Welcome to Heartbreak

Brendan Rand ’11
Staff Writer

Kanye West’s song title from his album “808’s and Heartbreak” is only fitting after the Giants’ last second 21-20 home loss to the San Diego Chargers. After starting 5-0, the Giants are now 5-4.

The Giants actually had the lead late in this one, having extended their lead to 20-14 with just about two minutes to go, and I watched excitedly as they seemed poised to finally break their losing streak. But I could only watch helplessly as Charger quarterback Philip Rivers, who five years ago was the Giants’ franchise savior for about five minutes before being traded to San Diego, frantically moved his offense and beat the Giants defense left and right 80 yards down the field before throwing the go-ahead touchdown with 21 seconds left.

The Giants had time at the end to try to pull out a miracle before Chargers linebacker Shawne Merriman sacked Giants quarterback Eli Manning to close out another miserable Sunday for the Giants and their fans.

For me, this loss stung more than the previous three before it. In the other three, I felt that the Giants were not playing very well from the beginning of each game, whether they started off slow or were dominated from the outset. But what made this loss different was that the Giants had I won. They had been leading the game with less than a minute left, and excitement ran high in me. But as Shawne Merriman did his sack dance and the Chargers celebrated, I forced myself through three of the stages of grief:

First, I was in denial. As soon as I saw there was no time left, I shook my head, trying not to shout. “It can’t be over,” I thought. “It can’t end this way. There is probably a second left.”

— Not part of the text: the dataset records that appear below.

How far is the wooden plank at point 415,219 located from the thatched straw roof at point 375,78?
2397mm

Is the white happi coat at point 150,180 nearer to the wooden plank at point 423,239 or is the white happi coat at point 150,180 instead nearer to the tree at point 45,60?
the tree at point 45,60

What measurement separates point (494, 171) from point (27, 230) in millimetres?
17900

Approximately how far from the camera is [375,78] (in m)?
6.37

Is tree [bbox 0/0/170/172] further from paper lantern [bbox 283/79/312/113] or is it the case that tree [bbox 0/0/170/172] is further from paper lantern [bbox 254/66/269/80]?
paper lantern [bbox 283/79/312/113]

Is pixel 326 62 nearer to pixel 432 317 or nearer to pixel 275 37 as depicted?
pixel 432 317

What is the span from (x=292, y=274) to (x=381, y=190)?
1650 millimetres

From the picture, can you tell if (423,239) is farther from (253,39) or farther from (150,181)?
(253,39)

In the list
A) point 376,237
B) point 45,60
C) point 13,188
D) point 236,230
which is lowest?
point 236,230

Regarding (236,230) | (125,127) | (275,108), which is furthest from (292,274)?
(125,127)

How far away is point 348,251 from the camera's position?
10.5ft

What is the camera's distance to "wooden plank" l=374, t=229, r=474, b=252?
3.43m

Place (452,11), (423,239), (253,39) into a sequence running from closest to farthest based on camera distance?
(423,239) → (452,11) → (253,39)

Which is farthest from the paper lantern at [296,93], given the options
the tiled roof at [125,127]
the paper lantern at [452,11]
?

Then, of course, I went to the anger stage. Almost 24 hours later, I can’t honestly say I’ve moved past this stage. I still cannot believe some of the things that happened in the game, but one particular drive stands out. Late in the game, the Giants were on the four-yard-line and had a chance to increase their 17-14 lead. On the first play, the Giants were called for an Offensive Holding penalty and were placed all the way back at the 14 yard line. So much for knocking on the door to the end zone.

When the Giants were able to reach third and 9, the Giants called a play which I can confidently say I still do not understand: they decided to try to run the ball up the middle and gain nine yards for the touchdown.

WHAT?

Of course, that play did not work, and rather than going up by 10 and sealing the win, Big Blue had to settle for a field goal to lead 20-14. Gee, do you think that haunted them when they lost by one at the end?

Other than struggling on that drive, the Giants also struggled with its offensive line. The line, which in years past has been known for its consistency and success, gave up five sacks to the Chargers’ defense, including two to Shawne Merriman. In addition, the Giants’ secondary was picked apart by Philip Rivers, letting him throw for the three touchdowns that decided the game.

But make no mistake–there were a few bright spots in the game. The Giants’ run defense, which last week was run over by Eagles running back LeSean McCoy and fullback Leonard Weaver, did a nice job of holding down San Diego running back LaDainian Tomlinson and forcing Rivers into two interceptions. In addition, Eli Manning himself had a respectable game, throwing for two scores and completing almost 75 percent of his passes.

While this game was a lot more competitive than the previous stops on this awful losing streak, the Giants obviously are still missing something that will help them to pull out a victory. With this Sunday, Nov. 15, being an off week for the Giants, hopefully the organization can figure out what it is.